**Instructions to follow**
Extract each line of the entries below that contains the word "object".

**Listed records**
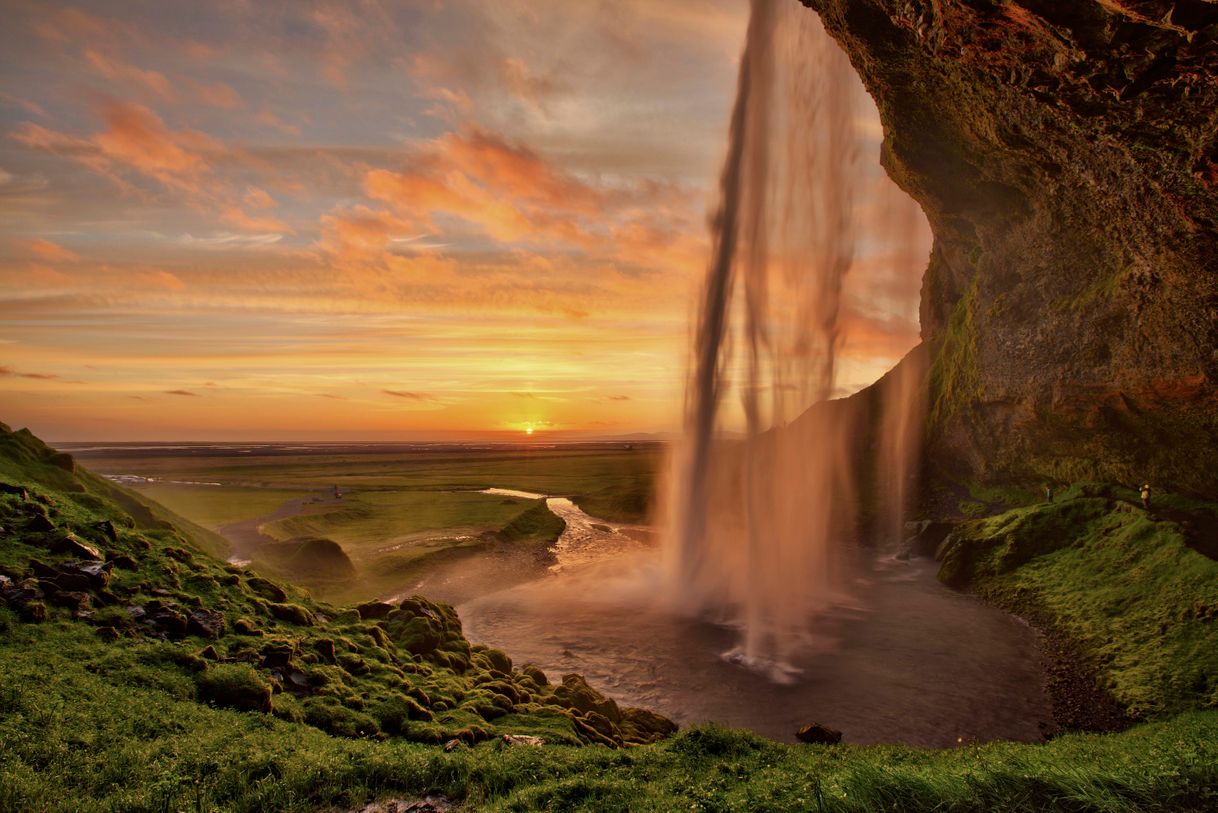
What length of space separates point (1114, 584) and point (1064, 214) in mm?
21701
---
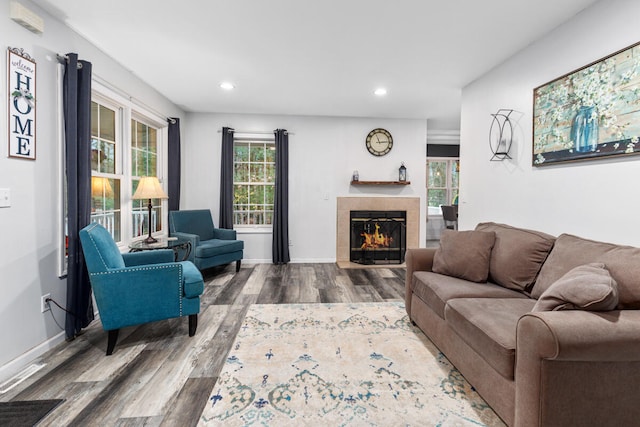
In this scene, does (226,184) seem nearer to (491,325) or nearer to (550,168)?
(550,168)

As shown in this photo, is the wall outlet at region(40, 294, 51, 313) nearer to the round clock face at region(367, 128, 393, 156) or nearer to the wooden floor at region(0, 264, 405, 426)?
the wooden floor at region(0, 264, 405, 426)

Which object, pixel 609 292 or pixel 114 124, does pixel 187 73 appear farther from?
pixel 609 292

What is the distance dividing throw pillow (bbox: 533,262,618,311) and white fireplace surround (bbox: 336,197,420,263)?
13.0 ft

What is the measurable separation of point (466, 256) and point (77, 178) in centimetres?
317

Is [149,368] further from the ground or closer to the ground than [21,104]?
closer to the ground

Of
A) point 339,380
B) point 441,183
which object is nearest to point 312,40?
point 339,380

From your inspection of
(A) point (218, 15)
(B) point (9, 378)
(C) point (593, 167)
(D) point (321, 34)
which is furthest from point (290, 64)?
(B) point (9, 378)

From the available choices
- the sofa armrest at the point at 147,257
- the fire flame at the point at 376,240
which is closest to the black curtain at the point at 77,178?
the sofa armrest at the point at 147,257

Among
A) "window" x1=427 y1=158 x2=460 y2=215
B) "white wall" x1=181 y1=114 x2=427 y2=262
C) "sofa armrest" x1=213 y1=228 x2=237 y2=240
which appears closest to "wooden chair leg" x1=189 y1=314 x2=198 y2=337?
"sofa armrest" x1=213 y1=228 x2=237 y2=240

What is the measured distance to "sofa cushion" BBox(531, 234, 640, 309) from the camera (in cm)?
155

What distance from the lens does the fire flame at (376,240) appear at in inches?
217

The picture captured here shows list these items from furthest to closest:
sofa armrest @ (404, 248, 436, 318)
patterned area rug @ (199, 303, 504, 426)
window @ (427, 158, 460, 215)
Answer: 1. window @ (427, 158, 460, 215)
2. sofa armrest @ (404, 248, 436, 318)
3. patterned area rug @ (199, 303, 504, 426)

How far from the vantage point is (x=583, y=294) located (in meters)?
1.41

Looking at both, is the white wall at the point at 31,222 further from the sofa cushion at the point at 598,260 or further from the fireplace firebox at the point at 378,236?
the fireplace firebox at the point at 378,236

**Expected output**
Which object, pixel 609 292 or pixel 114 124, does pixel 187 73 appear farther from?
which object is nearest to point 312,40?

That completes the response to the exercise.